### PASSAGE
Ukraine - NATO Membership
The prospect of NATO in Ukraine raises the same kind of panic as Soviet missiles in Cuba did in the US. Were Ukraine to join NATO, the alliance would then have a 1,200-mile land border with Russia.
A poll conducted by the Kyiv International Institute of Sociology (KIIS) in May 2022 showed that 39 percent of Ukrainians believe that joining NATO would guarantee the nation's security, while 42 percent believe that in the current environment settling for security guarantees may be acceptable. The poll also showed that the population's readiness to abandon the idea of joining NATO and instead obtaining security guarantees from NATO countries is supported by 35 percent of the population in the country's west, which has been less affected by the war, and 50 percent in Ukraine's eastern regions. At the same time, people who strongly support Ukraine joining NATO is 46 percent in western regions of Ukraine and 25 percent in the country's east.
Ukraine pledged neutrality when it gained independence in 1991, but changed tack after Russia's annexation of the Crimean peninsula in 2014. Ukraine's parliament voted by a large majority to amend the constitution and made membership in the European Union and in NATO into a state objective. But not only Russia wants to prevent this. NATO has consistently refused the application, fearing this would trigger a military confrontation with Russia. By 2022 Ukrainian President Volodymyr Zelenskyy admitted that the goal of joining NATO is probably unattainable.
Under NATO's rules, countries with territorial disputes with neighbors, and those suffering from civil conflict, are not eligible to join. While Washington encouraged Kiev to implement reforms in the defence sector to become eligible for NATO membership, Moscow warned the US that any expansion of NATO military installations in Ukraine would cross its "red lines". Some NATO allies do not seem willing to get involved in simmering territorial disputes or risk confrontation with Russia.
Russian Deputy Foreign Minister Sergei Ryabkov made it clear 10 December 2021 the hurdle of Ukraine’s membership had to be cleared. “We are fed up with loose talk, half-promises, misinterpretations. We need ironclad, waterproof, bulletproof, legally binding guarantees on this issue, not assurances, guarantees with all those words like “shall”, “must” in them, but ironclad guarantees Ukraine will never join,” said Ryabkov, adding that trust between Moscow and Washington has been destroyed, hence the Kremlin’s insistence on a legal deal. “Enough is enough,” added Ryabkov emphatically. “The situation now is dangerous and precarious and we cannot afford any more delays on this very fundamental issue.”

### DATA EXTRACT

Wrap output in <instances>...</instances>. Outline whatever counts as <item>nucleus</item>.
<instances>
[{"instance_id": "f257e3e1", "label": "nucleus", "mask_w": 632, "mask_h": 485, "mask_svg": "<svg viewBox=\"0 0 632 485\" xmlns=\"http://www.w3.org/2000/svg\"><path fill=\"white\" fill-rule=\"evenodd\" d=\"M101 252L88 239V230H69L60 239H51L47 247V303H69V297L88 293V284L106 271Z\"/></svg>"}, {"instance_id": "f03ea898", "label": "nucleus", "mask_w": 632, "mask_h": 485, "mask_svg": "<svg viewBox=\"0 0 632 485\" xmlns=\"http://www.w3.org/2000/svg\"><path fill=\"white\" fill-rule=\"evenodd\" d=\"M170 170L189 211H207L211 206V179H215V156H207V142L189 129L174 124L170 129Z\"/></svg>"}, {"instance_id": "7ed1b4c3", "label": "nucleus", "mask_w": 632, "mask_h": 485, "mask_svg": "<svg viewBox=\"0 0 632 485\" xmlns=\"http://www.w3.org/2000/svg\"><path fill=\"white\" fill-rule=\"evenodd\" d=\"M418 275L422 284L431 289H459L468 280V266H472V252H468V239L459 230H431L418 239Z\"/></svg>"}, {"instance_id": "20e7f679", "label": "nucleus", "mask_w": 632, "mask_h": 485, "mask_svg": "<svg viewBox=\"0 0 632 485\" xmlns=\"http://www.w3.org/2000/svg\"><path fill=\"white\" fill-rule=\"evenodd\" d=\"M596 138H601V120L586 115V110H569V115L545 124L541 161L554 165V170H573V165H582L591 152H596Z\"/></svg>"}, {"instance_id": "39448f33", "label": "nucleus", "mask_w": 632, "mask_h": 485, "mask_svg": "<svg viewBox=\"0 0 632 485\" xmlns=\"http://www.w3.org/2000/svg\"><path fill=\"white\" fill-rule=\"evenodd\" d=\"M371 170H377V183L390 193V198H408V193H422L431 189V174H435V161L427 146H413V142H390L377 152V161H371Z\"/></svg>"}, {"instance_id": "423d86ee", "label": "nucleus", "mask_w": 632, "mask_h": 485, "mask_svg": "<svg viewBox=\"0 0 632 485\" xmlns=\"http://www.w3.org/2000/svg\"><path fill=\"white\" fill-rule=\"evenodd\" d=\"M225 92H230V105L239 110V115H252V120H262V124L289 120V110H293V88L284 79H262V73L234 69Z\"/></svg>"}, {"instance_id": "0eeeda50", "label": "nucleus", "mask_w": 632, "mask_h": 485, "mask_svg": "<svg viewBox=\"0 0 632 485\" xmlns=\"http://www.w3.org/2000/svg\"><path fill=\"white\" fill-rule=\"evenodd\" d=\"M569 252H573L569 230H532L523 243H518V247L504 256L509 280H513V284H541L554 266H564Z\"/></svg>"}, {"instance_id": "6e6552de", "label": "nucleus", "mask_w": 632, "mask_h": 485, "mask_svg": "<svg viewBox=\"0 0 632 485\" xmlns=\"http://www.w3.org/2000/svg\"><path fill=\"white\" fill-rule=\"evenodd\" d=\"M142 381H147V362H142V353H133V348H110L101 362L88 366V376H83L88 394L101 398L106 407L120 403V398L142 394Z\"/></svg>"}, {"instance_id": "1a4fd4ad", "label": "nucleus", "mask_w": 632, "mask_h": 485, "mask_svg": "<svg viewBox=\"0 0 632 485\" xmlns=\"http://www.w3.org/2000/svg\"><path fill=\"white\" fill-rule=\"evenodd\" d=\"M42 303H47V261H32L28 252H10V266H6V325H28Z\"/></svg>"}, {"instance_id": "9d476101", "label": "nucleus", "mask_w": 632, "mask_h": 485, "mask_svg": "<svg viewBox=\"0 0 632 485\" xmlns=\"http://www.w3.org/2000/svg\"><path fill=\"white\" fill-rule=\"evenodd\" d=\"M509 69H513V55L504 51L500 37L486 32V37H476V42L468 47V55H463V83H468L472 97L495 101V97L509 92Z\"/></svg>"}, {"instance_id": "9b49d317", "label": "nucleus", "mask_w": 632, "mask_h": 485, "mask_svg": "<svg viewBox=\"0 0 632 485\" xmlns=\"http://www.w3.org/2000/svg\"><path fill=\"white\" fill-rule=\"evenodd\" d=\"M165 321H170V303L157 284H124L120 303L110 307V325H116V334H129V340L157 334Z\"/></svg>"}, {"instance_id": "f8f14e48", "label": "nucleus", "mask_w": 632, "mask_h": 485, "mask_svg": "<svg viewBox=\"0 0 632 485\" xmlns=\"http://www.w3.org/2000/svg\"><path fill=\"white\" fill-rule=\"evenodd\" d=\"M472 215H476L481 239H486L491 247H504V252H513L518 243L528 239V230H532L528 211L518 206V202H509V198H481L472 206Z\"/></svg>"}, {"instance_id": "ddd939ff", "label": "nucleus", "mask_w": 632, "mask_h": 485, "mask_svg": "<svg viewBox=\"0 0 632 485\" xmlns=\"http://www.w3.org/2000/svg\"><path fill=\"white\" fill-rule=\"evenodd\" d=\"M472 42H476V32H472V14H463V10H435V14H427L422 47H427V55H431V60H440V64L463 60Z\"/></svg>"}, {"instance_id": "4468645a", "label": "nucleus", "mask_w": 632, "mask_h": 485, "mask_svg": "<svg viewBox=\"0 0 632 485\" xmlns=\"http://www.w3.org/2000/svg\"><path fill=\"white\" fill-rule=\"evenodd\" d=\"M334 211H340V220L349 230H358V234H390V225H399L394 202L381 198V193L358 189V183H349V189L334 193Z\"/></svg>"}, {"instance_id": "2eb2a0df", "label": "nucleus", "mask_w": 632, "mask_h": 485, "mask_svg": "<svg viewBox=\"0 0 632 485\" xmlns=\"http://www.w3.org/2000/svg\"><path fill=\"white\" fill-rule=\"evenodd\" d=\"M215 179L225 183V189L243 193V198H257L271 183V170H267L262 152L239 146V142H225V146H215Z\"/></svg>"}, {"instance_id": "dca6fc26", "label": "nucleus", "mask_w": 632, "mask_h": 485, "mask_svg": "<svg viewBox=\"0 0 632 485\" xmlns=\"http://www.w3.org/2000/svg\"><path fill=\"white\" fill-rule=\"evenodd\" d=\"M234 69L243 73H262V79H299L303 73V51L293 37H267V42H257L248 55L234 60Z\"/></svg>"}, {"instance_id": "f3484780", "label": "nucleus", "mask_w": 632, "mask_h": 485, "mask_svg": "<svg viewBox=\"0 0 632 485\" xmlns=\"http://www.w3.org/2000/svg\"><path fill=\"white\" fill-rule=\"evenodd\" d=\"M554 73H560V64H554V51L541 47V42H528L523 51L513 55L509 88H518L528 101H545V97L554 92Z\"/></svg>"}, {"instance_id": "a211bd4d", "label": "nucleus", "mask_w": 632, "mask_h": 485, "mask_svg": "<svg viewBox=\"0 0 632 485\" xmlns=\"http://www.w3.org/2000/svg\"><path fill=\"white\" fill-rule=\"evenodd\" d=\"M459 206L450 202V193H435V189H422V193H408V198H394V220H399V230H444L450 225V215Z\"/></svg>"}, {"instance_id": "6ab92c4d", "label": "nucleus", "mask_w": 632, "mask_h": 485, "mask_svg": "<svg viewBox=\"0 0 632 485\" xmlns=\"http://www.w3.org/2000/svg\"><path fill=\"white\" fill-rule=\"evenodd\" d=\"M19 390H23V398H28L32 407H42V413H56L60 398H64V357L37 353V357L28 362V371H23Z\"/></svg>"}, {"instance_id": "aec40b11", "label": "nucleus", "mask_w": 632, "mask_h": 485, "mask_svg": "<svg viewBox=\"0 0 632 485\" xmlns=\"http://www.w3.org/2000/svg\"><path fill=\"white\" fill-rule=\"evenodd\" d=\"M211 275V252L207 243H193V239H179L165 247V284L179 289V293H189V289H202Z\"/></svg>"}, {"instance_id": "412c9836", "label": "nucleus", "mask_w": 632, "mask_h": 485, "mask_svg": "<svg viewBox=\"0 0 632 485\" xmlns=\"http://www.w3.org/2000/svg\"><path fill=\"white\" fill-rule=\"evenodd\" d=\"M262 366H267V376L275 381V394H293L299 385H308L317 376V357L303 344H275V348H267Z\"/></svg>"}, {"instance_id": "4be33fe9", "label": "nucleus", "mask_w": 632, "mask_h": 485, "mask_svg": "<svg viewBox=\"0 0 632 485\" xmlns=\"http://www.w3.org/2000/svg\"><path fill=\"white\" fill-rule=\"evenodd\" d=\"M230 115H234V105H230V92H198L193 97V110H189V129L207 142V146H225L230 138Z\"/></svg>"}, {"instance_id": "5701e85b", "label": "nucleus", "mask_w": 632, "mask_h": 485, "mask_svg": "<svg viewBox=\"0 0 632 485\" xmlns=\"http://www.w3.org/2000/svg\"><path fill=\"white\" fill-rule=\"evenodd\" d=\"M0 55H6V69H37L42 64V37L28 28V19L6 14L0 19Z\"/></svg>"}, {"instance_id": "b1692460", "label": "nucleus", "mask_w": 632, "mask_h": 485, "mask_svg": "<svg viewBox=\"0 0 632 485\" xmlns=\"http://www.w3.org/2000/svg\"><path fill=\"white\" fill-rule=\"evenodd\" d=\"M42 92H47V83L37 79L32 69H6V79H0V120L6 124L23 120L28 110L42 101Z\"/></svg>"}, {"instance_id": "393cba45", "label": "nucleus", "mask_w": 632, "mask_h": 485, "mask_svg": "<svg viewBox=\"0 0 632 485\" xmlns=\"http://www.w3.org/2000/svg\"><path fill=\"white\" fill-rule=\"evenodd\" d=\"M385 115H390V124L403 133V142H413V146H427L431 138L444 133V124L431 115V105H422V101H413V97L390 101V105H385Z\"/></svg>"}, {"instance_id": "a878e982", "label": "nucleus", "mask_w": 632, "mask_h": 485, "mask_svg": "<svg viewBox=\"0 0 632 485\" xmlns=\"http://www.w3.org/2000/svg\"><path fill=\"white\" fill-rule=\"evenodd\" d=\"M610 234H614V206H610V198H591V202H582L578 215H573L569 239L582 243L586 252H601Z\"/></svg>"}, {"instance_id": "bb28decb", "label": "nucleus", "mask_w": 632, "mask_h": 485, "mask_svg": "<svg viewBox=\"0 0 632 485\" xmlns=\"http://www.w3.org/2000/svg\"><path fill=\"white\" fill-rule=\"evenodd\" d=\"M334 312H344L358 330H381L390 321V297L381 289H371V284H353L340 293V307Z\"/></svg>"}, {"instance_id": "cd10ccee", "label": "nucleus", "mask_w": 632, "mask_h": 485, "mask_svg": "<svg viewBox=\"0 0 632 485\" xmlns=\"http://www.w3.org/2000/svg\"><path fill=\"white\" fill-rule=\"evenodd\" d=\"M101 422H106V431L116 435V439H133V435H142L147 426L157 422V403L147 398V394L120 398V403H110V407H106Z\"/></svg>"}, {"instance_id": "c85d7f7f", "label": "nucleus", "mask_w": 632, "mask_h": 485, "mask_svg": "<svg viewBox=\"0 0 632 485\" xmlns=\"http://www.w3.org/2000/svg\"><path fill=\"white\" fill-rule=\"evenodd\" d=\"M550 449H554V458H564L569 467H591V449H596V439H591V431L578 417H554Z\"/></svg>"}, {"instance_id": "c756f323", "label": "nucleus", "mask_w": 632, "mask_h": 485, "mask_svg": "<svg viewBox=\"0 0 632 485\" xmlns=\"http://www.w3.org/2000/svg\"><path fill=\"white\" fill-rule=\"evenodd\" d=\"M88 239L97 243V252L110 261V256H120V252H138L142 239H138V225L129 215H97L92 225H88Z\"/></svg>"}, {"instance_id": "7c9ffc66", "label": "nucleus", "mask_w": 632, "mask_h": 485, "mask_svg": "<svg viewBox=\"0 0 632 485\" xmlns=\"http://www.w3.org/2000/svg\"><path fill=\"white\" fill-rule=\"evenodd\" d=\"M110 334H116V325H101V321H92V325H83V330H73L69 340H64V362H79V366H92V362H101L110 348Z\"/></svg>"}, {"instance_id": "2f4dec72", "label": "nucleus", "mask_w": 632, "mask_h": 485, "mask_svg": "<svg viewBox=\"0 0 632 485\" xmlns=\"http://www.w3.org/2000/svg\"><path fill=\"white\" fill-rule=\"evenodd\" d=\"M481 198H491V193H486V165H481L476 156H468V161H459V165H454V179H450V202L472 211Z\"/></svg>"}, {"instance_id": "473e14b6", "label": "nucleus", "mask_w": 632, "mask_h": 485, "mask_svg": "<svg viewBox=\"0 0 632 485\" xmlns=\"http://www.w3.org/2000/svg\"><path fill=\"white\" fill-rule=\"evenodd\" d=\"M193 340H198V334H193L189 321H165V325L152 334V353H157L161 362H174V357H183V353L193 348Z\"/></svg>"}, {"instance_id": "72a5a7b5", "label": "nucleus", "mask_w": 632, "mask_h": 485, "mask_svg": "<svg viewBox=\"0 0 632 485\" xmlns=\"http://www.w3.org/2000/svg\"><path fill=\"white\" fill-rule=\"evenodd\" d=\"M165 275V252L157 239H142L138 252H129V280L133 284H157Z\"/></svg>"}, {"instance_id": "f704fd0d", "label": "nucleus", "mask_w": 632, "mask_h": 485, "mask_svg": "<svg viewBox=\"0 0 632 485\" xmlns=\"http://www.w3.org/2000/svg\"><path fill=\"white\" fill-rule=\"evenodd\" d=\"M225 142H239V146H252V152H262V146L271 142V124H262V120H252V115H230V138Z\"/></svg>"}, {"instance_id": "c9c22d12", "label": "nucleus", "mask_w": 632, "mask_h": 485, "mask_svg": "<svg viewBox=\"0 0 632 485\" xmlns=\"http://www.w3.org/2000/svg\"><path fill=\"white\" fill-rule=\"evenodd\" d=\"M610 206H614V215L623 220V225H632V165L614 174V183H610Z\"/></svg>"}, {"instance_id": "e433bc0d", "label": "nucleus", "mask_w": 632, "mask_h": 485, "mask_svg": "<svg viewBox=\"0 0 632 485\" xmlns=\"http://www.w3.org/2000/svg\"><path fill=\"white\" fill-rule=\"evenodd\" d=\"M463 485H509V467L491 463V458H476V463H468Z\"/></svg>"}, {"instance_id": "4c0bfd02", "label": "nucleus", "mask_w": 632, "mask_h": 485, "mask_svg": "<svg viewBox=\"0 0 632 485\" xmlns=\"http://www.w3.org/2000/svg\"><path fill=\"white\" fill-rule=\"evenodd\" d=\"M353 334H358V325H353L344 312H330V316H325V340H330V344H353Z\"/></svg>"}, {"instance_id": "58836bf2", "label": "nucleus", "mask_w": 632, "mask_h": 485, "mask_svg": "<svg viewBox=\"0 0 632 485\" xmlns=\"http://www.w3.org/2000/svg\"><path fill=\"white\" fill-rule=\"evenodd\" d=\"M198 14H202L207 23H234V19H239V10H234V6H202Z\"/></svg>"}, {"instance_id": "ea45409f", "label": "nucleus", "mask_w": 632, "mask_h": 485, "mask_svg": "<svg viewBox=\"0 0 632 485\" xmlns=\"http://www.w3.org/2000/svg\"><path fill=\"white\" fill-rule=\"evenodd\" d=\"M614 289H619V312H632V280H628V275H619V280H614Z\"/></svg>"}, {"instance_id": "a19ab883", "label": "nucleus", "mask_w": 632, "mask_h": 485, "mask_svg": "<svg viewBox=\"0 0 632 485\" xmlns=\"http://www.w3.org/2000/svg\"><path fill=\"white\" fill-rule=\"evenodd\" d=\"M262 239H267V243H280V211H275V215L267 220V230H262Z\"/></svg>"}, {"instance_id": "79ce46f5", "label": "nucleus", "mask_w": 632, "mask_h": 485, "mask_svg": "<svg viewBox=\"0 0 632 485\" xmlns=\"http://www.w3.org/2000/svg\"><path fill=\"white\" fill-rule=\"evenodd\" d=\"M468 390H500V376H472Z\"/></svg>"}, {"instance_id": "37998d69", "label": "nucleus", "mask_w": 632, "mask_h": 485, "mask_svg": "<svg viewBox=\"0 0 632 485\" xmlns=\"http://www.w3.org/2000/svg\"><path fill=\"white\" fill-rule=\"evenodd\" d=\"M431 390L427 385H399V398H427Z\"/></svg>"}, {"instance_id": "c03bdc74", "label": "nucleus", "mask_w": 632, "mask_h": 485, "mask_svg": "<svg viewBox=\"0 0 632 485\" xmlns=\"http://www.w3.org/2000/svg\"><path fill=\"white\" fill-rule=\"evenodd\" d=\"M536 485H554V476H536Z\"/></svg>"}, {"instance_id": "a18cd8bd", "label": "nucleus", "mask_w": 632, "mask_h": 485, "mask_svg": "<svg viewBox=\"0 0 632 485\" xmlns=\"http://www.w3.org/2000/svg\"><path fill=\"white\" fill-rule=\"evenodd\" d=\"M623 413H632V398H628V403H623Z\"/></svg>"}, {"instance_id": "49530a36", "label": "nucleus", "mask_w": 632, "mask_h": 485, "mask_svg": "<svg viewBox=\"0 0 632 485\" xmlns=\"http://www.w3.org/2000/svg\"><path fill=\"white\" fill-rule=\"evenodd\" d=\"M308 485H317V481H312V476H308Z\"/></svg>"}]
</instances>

### EXERCISE TASK A
Reproduce the portion of the text on Ukraine's NATO membership that begins with the words containing "Under NATO's rules, countries" and ends with "risk confrontation with Russia.".
### EXERCISE TASK B
Extend the text on Ukraine's NATO membership, picking up after its final sentence.

### EXERCISE OUTPUT A
Under NATO's rules, countries with territorial disputes with neighbors, and those suffering from civil conflict, are not eligible to join. While Washington encouraged Kiev to implement reforms in the defence sector to become eligible for NATO membership, Moscow warned the US that any expansion of NATO military installations in Ukraine would cross its "red lines". Some NATO allies do not seem willing to get involved in simmering territorial disputes or risk confrontation with Russia.

### EXERCISE OUTPUT B
Ryabkov said "we said its mandatory that Ukraine never, never ever, becomes a member of Nato.” Ryabkov went on to repeat a suggestion that the wording of the Bucharest summit document that includes an informal invitation to join Nato for Ukraine and Georgia be changed. “We would favour at the forthcoming summit the reform of Bucharest summit memo in 2008 where it says Ukraine and Georgia could be members – that could be changed to say they will never become members. That would be a favourable change.”
Melvin A. Goodman wrote 11 January 2022, " unless the United States is willing to concede that the expansion of NATO was strategically unsound, there is little chance for a genuine compromise and movement in bilateral Russian-American relations."
US Secretary of Defence Lloyd Austin stated on 19 October 2021 that Russia had no right to veto NATO's membership decisions when it comes to Ukraine. However, not all European countries are in favor of Ukraine [or Georgia] joining NATO.
Ukrainian President Volodymyr Zelenskyy met with US President Joe Biden in the Oval Office 01 September 2021. He pressed for a firm commitment on NATO membership from the US, but got little encouragement. Biden remained steadfast that Ukraine has a long way to go in implementing reforms before it was ready to join the military alliance. White House press secretary Jen Psaki, though, did touch upon the topic of Ukraine's potential membership as she said the White House maintains its "support and we continue to call for ensuring that NATO's door remains open to aspirants." Zelenskyy is only the second European leader to have a meeting with Biden at the White House.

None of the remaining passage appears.